(Written instruction) Repeat precisely, and only, the lines between the line containing "From the given options" and the end of the listing below, both ends included.

(Source material)
## Begin
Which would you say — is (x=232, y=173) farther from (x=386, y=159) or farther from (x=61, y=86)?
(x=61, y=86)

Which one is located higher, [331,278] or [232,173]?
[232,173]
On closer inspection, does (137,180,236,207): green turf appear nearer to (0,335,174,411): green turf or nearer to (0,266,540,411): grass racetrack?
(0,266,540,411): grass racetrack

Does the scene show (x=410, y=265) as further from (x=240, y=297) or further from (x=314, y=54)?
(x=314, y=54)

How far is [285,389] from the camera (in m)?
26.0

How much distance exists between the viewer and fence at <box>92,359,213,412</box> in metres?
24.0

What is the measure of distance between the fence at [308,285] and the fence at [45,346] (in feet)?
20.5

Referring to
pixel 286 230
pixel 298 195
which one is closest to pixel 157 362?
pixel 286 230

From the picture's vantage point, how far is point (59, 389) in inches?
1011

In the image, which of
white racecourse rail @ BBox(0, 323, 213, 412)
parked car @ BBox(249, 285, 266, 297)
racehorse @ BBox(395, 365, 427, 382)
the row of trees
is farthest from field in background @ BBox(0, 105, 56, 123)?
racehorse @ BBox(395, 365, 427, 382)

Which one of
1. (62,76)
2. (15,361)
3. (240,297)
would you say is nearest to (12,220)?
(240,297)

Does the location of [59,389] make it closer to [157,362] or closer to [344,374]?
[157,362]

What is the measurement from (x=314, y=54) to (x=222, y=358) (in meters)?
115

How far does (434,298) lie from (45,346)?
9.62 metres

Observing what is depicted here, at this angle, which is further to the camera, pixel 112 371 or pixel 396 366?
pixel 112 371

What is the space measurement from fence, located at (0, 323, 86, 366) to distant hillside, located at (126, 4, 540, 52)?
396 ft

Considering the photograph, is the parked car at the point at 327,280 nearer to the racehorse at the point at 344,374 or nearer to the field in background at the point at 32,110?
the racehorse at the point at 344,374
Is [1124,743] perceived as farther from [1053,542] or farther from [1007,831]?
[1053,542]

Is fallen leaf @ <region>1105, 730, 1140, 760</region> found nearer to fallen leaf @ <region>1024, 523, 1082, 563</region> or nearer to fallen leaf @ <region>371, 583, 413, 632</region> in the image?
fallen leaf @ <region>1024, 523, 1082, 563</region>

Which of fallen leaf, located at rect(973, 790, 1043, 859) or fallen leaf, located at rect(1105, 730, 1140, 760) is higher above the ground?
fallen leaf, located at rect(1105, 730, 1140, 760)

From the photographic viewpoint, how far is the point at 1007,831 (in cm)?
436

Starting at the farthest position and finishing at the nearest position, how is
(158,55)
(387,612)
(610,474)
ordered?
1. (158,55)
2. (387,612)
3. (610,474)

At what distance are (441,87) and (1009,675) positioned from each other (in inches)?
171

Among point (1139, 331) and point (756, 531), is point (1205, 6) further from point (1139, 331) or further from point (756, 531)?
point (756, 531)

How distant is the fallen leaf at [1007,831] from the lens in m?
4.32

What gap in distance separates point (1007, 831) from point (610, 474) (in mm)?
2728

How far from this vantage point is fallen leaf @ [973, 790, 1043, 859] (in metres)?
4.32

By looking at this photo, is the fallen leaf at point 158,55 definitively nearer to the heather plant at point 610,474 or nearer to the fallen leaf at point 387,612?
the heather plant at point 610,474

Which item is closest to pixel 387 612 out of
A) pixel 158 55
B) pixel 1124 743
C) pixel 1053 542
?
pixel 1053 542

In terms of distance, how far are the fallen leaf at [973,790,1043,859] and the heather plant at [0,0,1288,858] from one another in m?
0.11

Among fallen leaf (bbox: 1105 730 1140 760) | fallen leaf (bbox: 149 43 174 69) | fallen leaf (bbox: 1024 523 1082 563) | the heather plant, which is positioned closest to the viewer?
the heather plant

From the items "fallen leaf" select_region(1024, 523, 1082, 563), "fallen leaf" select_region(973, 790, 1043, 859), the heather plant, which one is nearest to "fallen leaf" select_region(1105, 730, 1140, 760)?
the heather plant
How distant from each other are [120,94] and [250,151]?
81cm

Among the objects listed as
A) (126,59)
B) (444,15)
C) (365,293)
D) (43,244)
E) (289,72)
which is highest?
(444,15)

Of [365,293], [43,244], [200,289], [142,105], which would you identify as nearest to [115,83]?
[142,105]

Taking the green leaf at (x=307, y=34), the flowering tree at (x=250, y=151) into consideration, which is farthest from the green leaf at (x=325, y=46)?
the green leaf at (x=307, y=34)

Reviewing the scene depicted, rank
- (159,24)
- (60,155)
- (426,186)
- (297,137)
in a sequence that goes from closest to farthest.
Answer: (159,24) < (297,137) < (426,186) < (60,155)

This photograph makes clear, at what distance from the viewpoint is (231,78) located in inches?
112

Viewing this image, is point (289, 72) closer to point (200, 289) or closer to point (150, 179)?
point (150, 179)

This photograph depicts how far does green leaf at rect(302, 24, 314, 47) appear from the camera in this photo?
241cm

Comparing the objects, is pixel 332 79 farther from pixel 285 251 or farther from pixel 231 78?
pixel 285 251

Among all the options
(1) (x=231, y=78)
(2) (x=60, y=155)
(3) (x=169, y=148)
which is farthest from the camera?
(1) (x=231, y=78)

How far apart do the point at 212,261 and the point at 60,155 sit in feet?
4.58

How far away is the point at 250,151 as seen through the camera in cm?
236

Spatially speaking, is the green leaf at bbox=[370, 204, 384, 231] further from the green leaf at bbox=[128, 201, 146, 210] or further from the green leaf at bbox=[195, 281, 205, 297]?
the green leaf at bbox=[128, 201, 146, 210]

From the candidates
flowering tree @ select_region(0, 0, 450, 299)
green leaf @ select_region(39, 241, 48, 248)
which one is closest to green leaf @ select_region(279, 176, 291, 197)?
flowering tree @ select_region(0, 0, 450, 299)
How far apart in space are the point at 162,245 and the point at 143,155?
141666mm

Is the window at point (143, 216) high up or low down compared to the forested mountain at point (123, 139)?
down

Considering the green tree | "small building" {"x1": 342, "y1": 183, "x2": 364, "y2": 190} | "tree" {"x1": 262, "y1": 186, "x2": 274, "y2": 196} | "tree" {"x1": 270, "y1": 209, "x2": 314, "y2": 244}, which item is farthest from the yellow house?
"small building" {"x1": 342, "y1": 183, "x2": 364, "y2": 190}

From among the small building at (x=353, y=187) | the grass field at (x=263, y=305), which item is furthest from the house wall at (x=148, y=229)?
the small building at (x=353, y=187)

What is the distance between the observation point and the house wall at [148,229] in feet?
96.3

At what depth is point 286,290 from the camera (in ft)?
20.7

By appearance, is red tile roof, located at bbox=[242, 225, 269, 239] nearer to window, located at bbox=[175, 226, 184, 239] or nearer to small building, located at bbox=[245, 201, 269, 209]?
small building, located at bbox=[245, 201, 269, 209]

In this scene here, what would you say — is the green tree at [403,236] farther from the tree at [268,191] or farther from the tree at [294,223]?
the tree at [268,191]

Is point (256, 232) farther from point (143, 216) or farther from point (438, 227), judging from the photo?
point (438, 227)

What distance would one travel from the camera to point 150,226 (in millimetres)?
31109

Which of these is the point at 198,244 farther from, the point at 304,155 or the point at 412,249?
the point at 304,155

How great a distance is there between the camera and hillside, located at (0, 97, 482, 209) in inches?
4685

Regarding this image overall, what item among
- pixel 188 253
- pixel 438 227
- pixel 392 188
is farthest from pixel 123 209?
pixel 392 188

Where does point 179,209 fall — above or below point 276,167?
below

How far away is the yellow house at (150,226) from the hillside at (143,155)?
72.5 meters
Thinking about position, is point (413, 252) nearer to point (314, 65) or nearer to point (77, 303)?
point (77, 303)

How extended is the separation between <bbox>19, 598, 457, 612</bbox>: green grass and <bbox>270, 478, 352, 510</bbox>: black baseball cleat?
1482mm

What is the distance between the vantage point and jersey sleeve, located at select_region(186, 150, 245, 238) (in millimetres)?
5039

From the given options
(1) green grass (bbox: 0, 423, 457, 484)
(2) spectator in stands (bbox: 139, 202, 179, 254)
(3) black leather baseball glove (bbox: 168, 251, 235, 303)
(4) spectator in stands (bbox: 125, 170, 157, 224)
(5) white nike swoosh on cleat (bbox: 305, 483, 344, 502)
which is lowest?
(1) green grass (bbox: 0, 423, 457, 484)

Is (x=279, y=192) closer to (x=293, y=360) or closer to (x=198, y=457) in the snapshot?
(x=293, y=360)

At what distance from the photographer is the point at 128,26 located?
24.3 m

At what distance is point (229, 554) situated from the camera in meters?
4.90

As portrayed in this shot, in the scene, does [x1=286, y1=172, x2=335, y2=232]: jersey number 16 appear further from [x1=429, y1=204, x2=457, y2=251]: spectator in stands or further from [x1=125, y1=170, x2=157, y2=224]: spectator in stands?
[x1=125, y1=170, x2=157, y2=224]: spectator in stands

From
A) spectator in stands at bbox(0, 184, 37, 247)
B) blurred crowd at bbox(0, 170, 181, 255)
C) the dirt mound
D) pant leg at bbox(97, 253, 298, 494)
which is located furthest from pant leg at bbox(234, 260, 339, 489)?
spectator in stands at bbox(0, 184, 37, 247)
## End
(Response)
From the given options
(1) green grass (bbox: 0, 423, 457, 484)
(2) spectator in stands (bbox: 139, 202, 179, 254)
(3) black leather baseball glove (bbox: 168, 251, 235, 303)
(4) spectator in stands (bbox: 125, 170, 157, 224)
(5) white nike swoosh on cleat (bbox: 305, 483, 344, 502)
which is lowest?
(1) green grass (bbox: 0, 423, 457, 484)

Is (x=279, y=192) closer to (x=293, y=360) or closer to (x=198, y=457) in the snapshot?
(x=293, y=360)

At what distance from the photographer is the point at 128,26 located?
24.3 m

At what distance is point (229, 554) situated from the camera in meters?
4.90

As portrayed in this shot, in the scene, does [x1=286, y1=172, x2=335, y2=232]: jersey number 16 appear further from [x1=429, y1=204, x2=457, y2=251]: spectator in stands or further from [x1=125, y1=170, x2=157, y2=224]: spectator in stands?
[x1=125, y1=170, x2=157, y2=224]: spectator in stands

From
A) spectator in stands at bbox(0, 184, 37, 247)
B) blurred crowd at bbox(0, 170, 181, 255)
C) the dirt mound
D) pant leg at bbox(97, 253, 298, 494)
which is located furthest from pant leg at bbox(234, 260, 339, 489)?
spectator in stands at bbox(0, 184, 37, 247)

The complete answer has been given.